MATERIALS PROVIDED: Begin

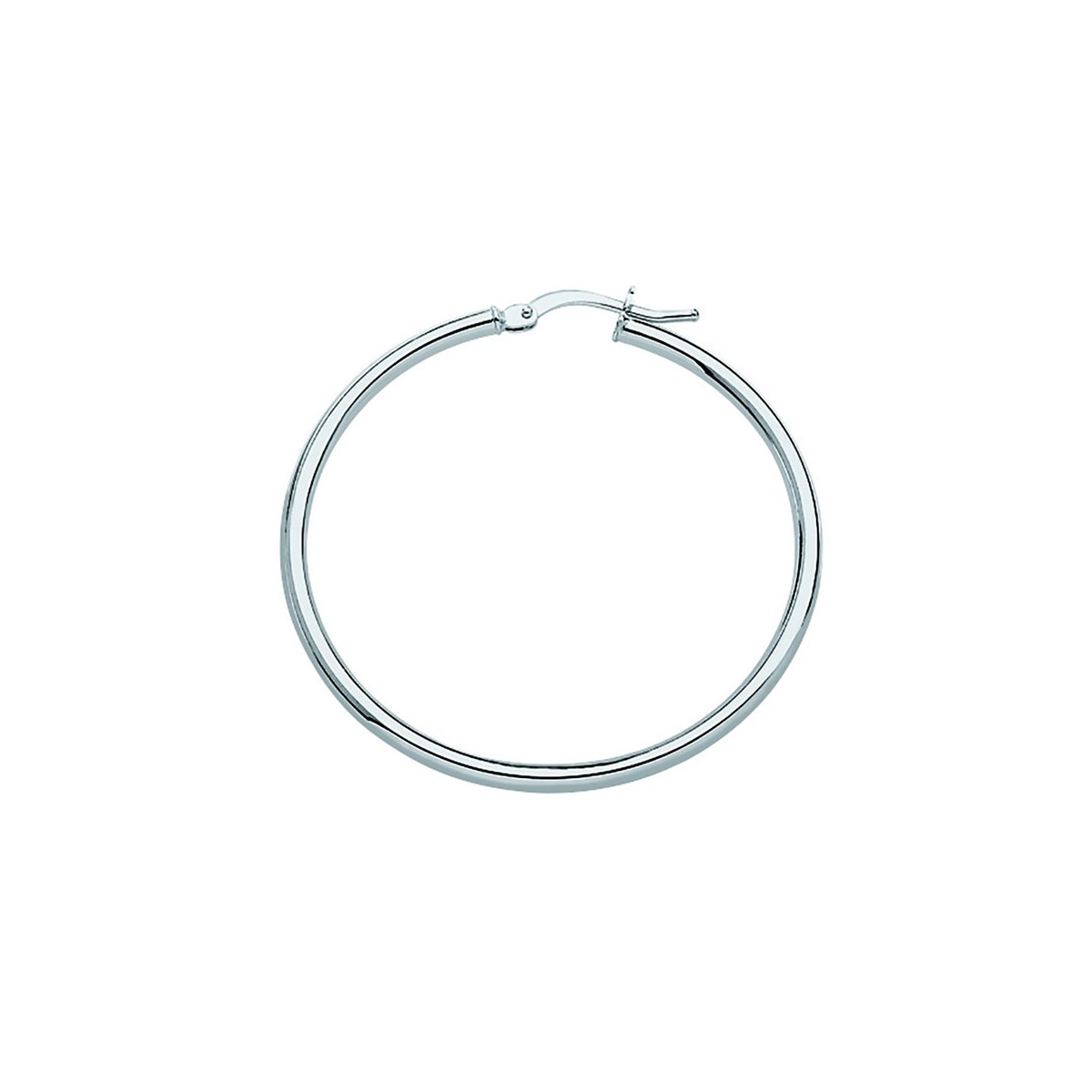 Boucles d'oreilles créoles or 9 carats fil rond 2 mmDiamètre 35mm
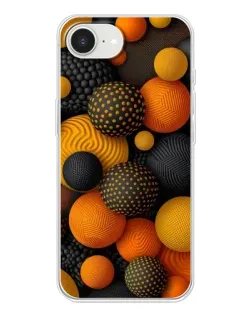 Чехол для iPhone 16e с картинкой «Объемные оранжевые сферы»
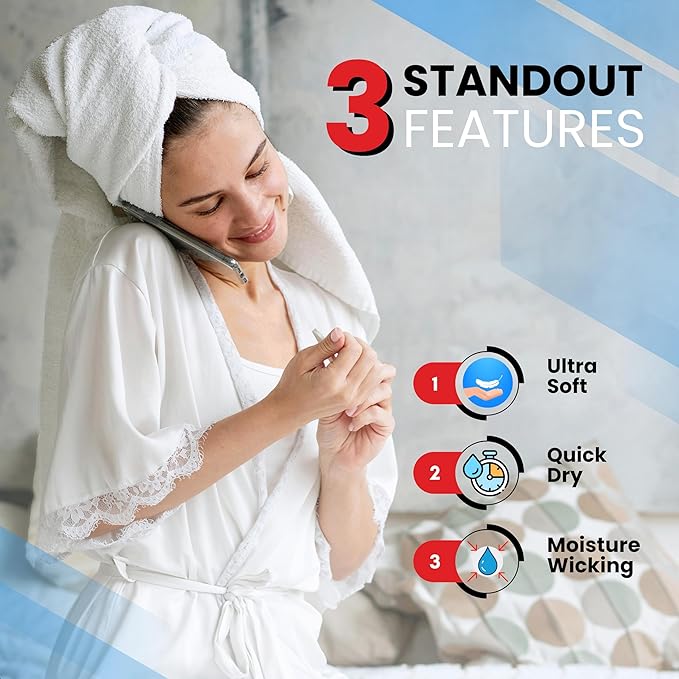 Infinitee Xclusives Luxury 100% Ring-Spun Cotton Bath Towels Set of 4 (27x54 inches) – Soft, Absorbent & Quick-Drying Towels for Bathroom, Gym, Spa & Hotel Use (Eloquent Blue)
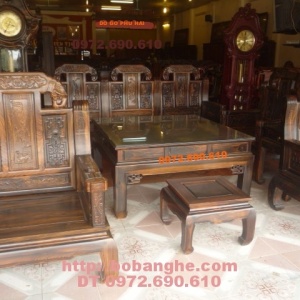 Bộ bàn ghế Đồng Kỵ Gỗ Mun Kiểu Như ý voi NY3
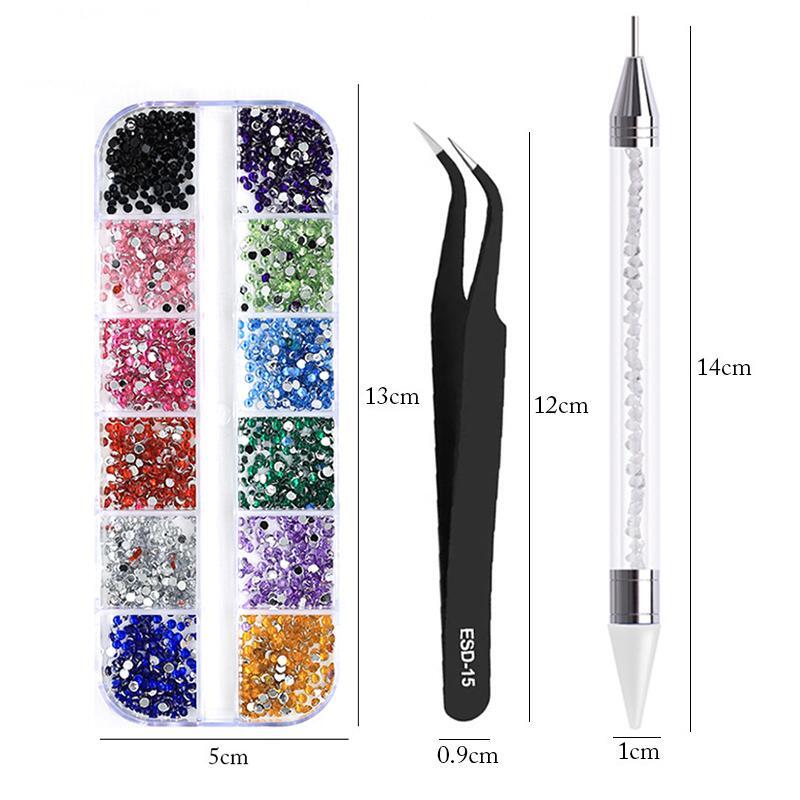 3Pcs/Set Nail Art Rhinestones 3D Crystal DIY Glitter Rivet Gem Decorations Suppl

MATERIALS PROVIDED: End

* WHAT NEEDS TO BE DONE *
The answer should consist of all the records, duplicated exactly, with no images included.

* OUTPUT BELOW *
 Boucles d'oreilles créoles or 9 carats fil rond 2 mmDiamètre 35mm
 Чехол для iPhone 16e с картинкой «Объемные оранжевые сферы»
 Infinitee Xclusives Luxury 100% Ring-Spun Cotton Bath Towels Set of 4 (27x54 inches) – Soft, Absorbent & Quick-Drying Towels for Bathroom, Gym, Spa & Hotel Use (Eloquent Blue)
 Bộ bàn ghế Đồng Kỵ Gỗ Mun Kiểu Như ý voi NY3
 3Pcs/Set Nail Art Rhinestones 3D Crystal DIY Glitter Rivet Gem Decorations Suppl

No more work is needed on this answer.